In accordance with Federal civil rights law and U.S. Department of Agriculture (USDA) civil rights regulations and policies, the USDA, its Agencies, offices, and employees, and institutions participating in or administering USDA programs are prohibited from discriminating based on race, color, national origin, religion, sex, gender identity (including gender expression), sexual orientation, disability, age, marital status, family/parental status, income derived from a public assistance program, political beliefs, or reprisal or retaliation for prior civil rights activity, in any program or activity conducted or funded by USDA (not all bases apply to all programs).
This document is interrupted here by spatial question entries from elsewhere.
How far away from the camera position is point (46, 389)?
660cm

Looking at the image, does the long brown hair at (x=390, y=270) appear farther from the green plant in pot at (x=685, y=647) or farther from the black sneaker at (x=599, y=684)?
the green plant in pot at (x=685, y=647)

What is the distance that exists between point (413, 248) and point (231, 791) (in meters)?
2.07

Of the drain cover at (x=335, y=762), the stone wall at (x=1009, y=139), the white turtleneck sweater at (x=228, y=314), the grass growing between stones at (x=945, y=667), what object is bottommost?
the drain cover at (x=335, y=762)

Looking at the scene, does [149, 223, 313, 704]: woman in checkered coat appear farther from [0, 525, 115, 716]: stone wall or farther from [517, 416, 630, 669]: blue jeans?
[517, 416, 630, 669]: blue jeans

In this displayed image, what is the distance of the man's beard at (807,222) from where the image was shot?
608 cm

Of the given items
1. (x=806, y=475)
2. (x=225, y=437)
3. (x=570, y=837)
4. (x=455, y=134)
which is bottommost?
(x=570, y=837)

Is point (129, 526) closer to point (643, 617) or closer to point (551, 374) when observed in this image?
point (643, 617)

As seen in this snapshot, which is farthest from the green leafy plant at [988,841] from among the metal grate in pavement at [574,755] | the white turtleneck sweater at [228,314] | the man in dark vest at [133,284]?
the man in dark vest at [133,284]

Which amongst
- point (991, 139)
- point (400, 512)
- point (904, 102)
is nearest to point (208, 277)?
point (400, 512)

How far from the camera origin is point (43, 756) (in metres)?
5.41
Remedies and complaint filing deadlines vary by program or incident.
Persons with disabilities who require alternative means of communication for program information (e.g., Braille, large print, audiotape, American Sign Language, etc.) should contact the responsible Agency or USDA’s TARGET Center at (202) 720-2600 (voice and TTY) or contact USDA through the Federal Relay Service at (800) 877-8339. Additionally, program information may be made available in languages other than English.
To file a program discrimination complaint, complete the USDA Program Discrimination Complaint Form AD-3027, found online at How to File a Program Discrimination Complaint and at any USDA office or write a letter addressed to USDA and provide in the letter all of the information requested in the form.
To request a copy of the complaint form, call (866) 632-9992. Submit your completed form or letter to USDA by:
(1) mail: U.S. Department of Agriculture, Office of the Assistant Secretary for Civil Rights, 1400 Independence Avenue, SW, Washington, D.C. 20250-9410;
(2) fax: (202) 690-7442; or
(3) email: firstname.lastname@example.org.
USDA is an equal opportunity provider, employer, and lender.